When we think of political anarchy, we tend to imagine an ideology that breaks, defies, or deconstructs, and would not normally perhaps conceive of a restorative or reconstructive dimension to anarchy. While it is clear that the type of sociopolitical disturbance discussed above is indeed a vital anarchic component, Berdyaev advances the idea that Christian anarchy also transforms and restores the world it has deconstructed. “The new aeon,” he observes, “does not simply belong to the other world, to the other side of the grave, it is not something entirely different. It is also our world enlightened and transfigured and which has become creatively free.”440 Although this might appear to be an unlikely aspect of anarchy, Marshall has indicated that anarchy is not simply the moment of defiance, but the ongoing “condition of a people living.” Anarchy does break, but for Berdyaev it is in order to rebuild; it is defiant, but so that it can reclaim; it intentionally unsettles, but always with the desire to transform.

This process of disturbing in order to recreate has something in common with Tolkien’s description of fairy-tales, which he believes follows the pattern of “escape, recovery and consolation.”441 In her essay, “Apologetics and the Imagination: Making Strange” Alison Milbank discusses the first two aspects of Tolkien’s three-fold definition, explaining: “Escape speaks to our desire to burst the limits of our ordinary experience. [. . .] The second function, recovery, returns us to our own world but seen in a new way.”442 This pattern of disturbing the ordinary in order to accomplish its creative re-vision, as we will see, is a close echo of Berdyaev’s account of Christian anarchy, which, having “burst the limits” of the conventional, then seeks to restore and reveal the holy within the everyday.

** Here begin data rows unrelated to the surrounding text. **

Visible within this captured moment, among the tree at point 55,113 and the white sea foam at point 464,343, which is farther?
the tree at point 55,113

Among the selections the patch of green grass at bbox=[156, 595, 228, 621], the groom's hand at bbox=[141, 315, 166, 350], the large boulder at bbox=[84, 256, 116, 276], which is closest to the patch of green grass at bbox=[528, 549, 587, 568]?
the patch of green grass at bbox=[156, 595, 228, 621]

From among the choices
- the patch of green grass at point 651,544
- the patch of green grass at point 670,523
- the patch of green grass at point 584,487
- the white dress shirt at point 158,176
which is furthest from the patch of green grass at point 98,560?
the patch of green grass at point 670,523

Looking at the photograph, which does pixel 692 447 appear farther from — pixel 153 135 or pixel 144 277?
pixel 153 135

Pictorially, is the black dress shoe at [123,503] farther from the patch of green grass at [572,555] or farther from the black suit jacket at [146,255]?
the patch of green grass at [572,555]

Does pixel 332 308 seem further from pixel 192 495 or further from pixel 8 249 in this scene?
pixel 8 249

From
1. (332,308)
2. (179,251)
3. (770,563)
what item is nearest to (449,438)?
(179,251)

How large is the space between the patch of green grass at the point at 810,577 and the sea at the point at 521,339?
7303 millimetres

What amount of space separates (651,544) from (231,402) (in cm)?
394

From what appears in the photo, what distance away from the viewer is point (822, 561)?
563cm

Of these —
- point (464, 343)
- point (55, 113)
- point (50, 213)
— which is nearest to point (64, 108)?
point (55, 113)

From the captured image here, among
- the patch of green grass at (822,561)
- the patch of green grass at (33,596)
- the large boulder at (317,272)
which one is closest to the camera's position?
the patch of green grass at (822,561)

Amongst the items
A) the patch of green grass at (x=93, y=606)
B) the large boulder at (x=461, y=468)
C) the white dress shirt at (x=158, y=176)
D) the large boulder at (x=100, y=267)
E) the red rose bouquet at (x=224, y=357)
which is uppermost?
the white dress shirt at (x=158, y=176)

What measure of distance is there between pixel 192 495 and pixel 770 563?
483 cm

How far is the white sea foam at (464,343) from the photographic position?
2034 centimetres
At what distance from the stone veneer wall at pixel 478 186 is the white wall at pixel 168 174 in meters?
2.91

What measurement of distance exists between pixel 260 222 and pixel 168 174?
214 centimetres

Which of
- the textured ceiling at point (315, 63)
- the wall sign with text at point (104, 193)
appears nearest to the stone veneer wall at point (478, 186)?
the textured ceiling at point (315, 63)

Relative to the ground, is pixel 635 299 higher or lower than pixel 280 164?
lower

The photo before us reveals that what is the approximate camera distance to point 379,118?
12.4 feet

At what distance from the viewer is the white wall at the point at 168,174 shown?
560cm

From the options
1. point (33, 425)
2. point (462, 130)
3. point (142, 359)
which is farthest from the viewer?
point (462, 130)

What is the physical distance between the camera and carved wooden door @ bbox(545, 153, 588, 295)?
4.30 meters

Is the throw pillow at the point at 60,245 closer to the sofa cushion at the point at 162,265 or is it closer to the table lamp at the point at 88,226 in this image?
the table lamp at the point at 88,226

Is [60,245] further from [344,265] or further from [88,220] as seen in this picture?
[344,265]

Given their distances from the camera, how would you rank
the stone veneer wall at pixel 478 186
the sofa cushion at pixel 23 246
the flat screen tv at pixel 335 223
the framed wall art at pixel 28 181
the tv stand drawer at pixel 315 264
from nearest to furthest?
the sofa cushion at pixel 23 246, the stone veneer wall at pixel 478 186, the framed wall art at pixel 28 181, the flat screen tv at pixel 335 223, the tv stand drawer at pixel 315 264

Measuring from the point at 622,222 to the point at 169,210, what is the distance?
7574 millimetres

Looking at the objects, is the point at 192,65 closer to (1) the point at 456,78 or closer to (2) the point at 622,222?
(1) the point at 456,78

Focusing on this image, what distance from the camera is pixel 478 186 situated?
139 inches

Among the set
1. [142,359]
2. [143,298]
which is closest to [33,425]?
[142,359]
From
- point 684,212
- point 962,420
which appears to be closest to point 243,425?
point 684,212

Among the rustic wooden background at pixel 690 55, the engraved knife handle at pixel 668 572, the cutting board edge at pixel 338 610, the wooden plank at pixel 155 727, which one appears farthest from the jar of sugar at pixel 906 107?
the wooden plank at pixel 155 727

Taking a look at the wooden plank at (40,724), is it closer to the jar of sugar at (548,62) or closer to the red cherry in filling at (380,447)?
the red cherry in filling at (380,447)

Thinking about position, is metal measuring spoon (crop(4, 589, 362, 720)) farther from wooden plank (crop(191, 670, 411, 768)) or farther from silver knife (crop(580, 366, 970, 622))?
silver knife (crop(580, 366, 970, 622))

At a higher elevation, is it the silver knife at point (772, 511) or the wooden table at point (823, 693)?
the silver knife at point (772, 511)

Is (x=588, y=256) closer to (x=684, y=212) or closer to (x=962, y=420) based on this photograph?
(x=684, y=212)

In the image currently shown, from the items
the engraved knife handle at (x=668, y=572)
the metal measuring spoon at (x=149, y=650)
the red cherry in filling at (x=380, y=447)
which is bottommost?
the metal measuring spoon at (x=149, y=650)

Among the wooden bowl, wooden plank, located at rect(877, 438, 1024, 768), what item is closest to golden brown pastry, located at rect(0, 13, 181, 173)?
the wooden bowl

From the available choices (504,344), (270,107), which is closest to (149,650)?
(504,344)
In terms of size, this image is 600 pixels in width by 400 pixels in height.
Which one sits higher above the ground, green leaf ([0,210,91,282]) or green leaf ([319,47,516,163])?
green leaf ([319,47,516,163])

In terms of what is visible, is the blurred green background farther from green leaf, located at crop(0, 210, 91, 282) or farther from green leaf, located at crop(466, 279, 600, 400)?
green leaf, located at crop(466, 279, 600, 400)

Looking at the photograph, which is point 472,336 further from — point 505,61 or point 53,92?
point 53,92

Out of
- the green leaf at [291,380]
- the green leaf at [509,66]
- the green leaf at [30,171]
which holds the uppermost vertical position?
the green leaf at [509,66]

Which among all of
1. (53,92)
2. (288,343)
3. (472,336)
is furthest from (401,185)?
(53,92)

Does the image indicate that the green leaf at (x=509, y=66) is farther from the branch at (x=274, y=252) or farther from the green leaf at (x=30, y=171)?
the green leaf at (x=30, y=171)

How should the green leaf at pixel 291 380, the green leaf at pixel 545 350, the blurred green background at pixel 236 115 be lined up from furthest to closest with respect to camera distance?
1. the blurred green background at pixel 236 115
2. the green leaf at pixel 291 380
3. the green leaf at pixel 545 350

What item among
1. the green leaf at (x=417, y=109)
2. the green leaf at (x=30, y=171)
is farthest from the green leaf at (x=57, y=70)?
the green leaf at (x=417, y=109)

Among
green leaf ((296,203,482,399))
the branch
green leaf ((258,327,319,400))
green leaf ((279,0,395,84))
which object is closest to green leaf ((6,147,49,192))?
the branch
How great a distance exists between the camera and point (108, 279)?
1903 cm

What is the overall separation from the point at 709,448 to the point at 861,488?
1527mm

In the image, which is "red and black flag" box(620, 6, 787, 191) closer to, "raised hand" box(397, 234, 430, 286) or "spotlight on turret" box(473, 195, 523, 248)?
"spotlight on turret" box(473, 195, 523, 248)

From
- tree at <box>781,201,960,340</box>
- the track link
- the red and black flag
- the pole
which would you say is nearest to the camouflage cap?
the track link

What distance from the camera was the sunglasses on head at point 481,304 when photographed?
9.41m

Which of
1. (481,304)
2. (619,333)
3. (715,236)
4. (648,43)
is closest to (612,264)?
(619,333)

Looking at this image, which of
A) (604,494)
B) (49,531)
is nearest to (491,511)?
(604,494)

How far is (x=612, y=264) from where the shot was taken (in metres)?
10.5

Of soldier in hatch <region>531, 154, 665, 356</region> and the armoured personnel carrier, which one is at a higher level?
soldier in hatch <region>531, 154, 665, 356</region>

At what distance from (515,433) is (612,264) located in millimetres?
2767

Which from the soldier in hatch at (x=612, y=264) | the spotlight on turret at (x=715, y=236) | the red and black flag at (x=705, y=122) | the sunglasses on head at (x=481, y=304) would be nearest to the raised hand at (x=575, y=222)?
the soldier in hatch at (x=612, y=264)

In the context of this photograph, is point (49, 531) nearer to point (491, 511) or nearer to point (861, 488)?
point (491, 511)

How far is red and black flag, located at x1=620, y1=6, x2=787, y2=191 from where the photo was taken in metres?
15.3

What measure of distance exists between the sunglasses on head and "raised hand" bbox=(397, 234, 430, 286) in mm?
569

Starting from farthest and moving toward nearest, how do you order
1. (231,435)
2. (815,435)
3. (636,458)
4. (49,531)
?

Tolkien’s model—in particular the aspect of recovery—can also help to convey the effect of the end of the Alice stories upon the reader’s imagination. We have discussed how the Alice narratives both culminate in revolt. Without wanting to undercut this violent climax it would be misleading to leave the discussion there, since in neither book is the end of Alice’s adventures the close of the story. The aim of recovery, Tolkien concludes, is to free the mundane “from the drab blur of triteness or familiarity.”443 In a similar way, Carroll closes both stories by appealing to dream and memory, which, as before, disturbs the world of sense, but this time in order to awaken an appreciation of the marvelous within the commonplace, rather than simply overturning or undermining its governing principles. We might allude to Coleridge’s description of Wordsworth’s poetry as representative of literature’s transformative potential, and endeavor to find out if Carroll’s nonsense has the same ability: “to give the charm of novelty to things of every day, and to excite a feeling analogous to the supernatural.”444

In the first book, Alice wakes from the dream-world and relays the dream to her sister. This affects the sister’s experience of the real world, which becomes oddly enchanted by Alice’s tale.